The Camaldolese nuns here started life as a group of pious women attached to the monastery of San Gregorio Magno al Celio, who received formal recognition as a new monastic community in 1722. This is counted as the foundation year of the present community.

The new foundation erected a nunnery at Santa Maria della Concezione alla Lungara in 1726, but the site was very cramped and right next to the river. Hence, it was also regularly flooded. As a result the nuns abandoned the convent after only fifty years, and moved to Sant'Antonio Abate all'Esquilino in 1778. They were here until 1871. When the Italian government expropriated their convent, they had to build a new one here which they completed in 1878. They kept the name of their old home.
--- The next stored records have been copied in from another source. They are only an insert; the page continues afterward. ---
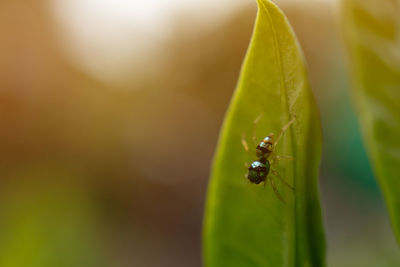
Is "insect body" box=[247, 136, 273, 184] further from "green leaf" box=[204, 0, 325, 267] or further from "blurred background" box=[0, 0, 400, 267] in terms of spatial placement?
"blurred background" box=[0, 0, 400, 267]

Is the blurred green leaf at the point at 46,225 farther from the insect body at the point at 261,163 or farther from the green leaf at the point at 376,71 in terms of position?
the green leaf at the point at 376,71

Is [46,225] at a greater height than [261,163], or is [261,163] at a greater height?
[261,163]

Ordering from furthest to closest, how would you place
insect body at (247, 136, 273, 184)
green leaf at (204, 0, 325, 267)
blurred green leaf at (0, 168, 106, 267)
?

The nunnery has the status of an abbey, and the superior is an abbattissa. It remains a fairly large community, and at the start of the 21st century had two dependent houses: Casa Emmaus at Partina near Arezzo (with only one nun in 2000) and the Transfiguration Monastery at Windsor near Syracuse NY, in the USA.

Appearance[]

The convent is on the junction between the Via di Santa Sabina and the Clivo dei Publicii, and can be identified by means of its red brick campanile or bellcote which has arched openings for two bells, side by side. (This hints that the original plan was for the chapel to have some public function). The chapel hides behind this, and is invisible from the street. It is a red brick edifice with a short rectangular nave and an external segmental apse with a pitched and tiled roof. The main roof, however, is flat. There is no façade, as the convent building joins onto the chapel.

The interior is very simple, with whitewashed walls.

The nuns have a very large and impressive garden. However, given that they belong to a contemplative order and are are enclosed, the chapel and the rest of the site is not open to visitors.